-- Begin MATERIAL SHOWN --
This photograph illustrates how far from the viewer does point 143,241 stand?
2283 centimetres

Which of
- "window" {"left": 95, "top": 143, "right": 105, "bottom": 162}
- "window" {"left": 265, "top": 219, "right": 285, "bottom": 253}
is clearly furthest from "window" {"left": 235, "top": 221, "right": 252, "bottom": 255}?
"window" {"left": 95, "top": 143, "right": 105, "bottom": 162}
-- End MATERIAL SHOWN --
# TASK TO COMPLETE
Edit these records so that "viewer" becomes "camera", and leave everything else unchanged.

# SOLUTION TO THIS PROBLEM
This photograph illustrates how far from the camera does point 143,241 stand?
2283 centimetres

Which of
- "window" {"left": 95, "top": 143, "right": 105, "bottom": 162}
- "window" {"left": 265, "top": 219, "right": 285, "bottom": 253}
is clearly furthest from "window" {"left": 235, "top": 221, "right": 252, "bottom": 255}?
"window" {"left": 95, "top": 143, "right": 105, "bottom": 162}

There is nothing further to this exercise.